Control stepper motor starting position?


What would be the best way to initialize a stepper motors starting position? Im would like my motor to operate 0-180 degrees but never go beyond that since it will be fitted against a wall. The starting position would be 90 degrees straight out from the wall.

Is there a way to control this? If i have to use a sensor it should be able to last a couple of thousend initializations.

Cheers, Mike (beginner :-)

The standard method of initializing a stepper motor position is with a "home" position switch.

If you want your stepper motor to have a 0-180º range of motion, set up a mechanic switch at the 0 or 180º point. During startup, move the stepper motor in the direction of your home switch until the switch is activated. Now you know the position of the motor, and can move it to the 90º starting position.

Another option (since you do not require continuous rotation) is using a potentiometer as a voltage divider tied to the stepper motor shaft. This will allow you to determine it's current position without having to move the motor.

One such switch is called an opto slot, as it is optical it will not ware out like a mechanical one. It consists of a photo transistor and detector.

you might be better using a RC servo easy to drive from *duino easy to set it's position travels 0-180 sounds just the job to me (from here)

I'm about to have a similar "problem" to this with an antenna Azumith/Elevation (Az/El) rotator. My Az needs almost 360 degrees rotation (it has a South "stop" so the cables don't wrap around) and the El needs 180 degrees. My thoughts were heading towards using a compass sensor such as the HMC6352 for the Az so I knew where the stepper was but I was having trouble finding an inclinometer to handle the El stepper motor. I was trying to stay away from the mechanics of using a pot with such a large rotation.

I like the look of those opto slot switches, should have thought of those sooner - thanks for the tip :)

I have found these being used in 3 axis mills to “home” the steppers, they are small, cheap and if they are good enough for a cnc mill will solve my problem nicely :slight_smile: QRD1114

I think a simpler method for a home position indicator/sensor is a simple hall effect switch mounted on a fixed part and have a small permanent magnet attached to the rotating part. Won't be effected by light level or dirt/dust build up, etc.


If the stepper setup has the mechanical strength, one can just drive the stepper motor in in a desired direction until it hits the hardstop. Drive the motor with a larger number of steps than the full travel step number, and then start at that position as step 0.

What have these motors got to do with this thread? They are brushless motors and this thread is about stepping motors and initial position.

The code I wrote measures the current going to one of the windings to detect the end point if there's a hard stop.

41south: My thoughts were heading towards using a compass sensor such as the HMC6352 for the Az so I knew where the stepper was but I was having trouble finding an inclinometer to handle the El stepper motor.

3-axis accelerometer?

But what accuracy / repeatability are you looking for?

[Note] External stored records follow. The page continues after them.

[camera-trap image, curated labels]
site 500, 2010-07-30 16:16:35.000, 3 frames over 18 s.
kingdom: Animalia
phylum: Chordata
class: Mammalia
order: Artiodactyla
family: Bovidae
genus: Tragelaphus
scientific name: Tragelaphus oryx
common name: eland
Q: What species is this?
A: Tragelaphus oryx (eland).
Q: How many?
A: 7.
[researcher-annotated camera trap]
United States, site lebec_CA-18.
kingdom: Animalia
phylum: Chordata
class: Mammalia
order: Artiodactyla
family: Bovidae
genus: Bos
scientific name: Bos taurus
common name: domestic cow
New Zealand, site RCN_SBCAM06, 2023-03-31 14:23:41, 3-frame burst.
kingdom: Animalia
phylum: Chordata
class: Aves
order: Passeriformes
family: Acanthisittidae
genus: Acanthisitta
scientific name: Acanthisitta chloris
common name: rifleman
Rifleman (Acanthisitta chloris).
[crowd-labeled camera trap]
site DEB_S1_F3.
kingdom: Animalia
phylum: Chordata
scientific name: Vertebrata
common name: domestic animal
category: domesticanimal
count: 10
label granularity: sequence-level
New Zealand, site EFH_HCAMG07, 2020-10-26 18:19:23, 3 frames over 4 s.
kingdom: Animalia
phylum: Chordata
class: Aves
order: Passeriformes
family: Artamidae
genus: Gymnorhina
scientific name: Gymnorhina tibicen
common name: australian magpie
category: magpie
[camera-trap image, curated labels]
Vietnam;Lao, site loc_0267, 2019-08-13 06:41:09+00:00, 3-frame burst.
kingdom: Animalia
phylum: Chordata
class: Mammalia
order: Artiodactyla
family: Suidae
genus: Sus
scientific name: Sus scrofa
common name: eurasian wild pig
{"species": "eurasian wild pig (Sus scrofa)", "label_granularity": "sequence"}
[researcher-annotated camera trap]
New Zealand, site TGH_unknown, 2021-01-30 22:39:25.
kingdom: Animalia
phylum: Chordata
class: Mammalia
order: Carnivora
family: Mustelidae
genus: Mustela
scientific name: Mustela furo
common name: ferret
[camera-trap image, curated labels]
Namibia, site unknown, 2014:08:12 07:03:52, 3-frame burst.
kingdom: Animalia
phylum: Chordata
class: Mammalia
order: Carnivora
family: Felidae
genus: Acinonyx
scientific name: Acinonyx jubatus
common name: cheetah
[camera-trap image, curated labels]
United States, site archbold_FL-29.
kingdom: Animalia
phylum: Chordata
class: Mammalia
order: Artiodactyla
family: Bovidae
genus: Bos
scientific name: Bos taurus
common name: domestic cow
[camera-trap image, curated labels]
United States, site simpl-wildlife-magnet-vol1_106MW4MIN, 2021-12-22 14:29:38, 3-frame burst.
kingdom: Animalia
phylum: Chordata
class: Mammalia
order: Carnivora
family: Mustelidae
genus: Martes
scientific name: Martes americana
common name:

sbright33 Can you share the code please ?

If you want to go with the hard stop method, you have to wire a "resistance sensor" - normally a very small resistor (0.05 .. 0.1 Ohms) in series with the power supply of the motor "to the GND side".

Then you measure the voltage across the resistor and GND with an analogue input of the Arduino. Adjust your code such that the voltage level triggers the Arduino to do something, when a certain level is reached or overrun. This happens because the motor draws more current when it is stopped by an external force (in your case: the wall).

But this is a brutal method and not all motors like that for a longer time and you have to make sure that this state will be left soon after it happened. By the way: in automatic coffee machines this method is used to find the Zero position of the internal brewing mechanism.

@tautau123, you have resurrected a 3-years-dead Thread.

I would expect it to be difficult to sense that a stepper motor had run into an end-stop by measuring a change in current. Stepper motors draw much the same current whether they are moving or not - that is how they hold position. And they are designed to hold position under power indefinitely.

If you are using a specialized stepper driver (as you should be) it will further complicate any attempt to measure the current due to its own motor current management arrangements. IIRC some of the expensive stepper drivers are equipped with the ability to sense a stalled motor.

Another factor to keep in mind is that your stepper motor system should be designed so it does not stall.

...R Stepper Motor Basics

Measuring the current of a current driven stepper motor is pointless, you are setting the current. (Well it will detect a broken winding!)

Stall detection for steppers can be done, but the simple techniques (periodic back EMF sensing) are crude and don't work at low speed. Advanced techniques work better I believe, but require DSP levels of processing.

Hi All, I am also trying to control the position of the stepper motor. Are there any codes that I am able to do that using a code like the servor motors ?



@vader92, you have resurrected a very old Thread. I suggest you start your own Thread and provide more information about the project you want to create.

I presume you have read the link I posted in Reply #13 in this Thread?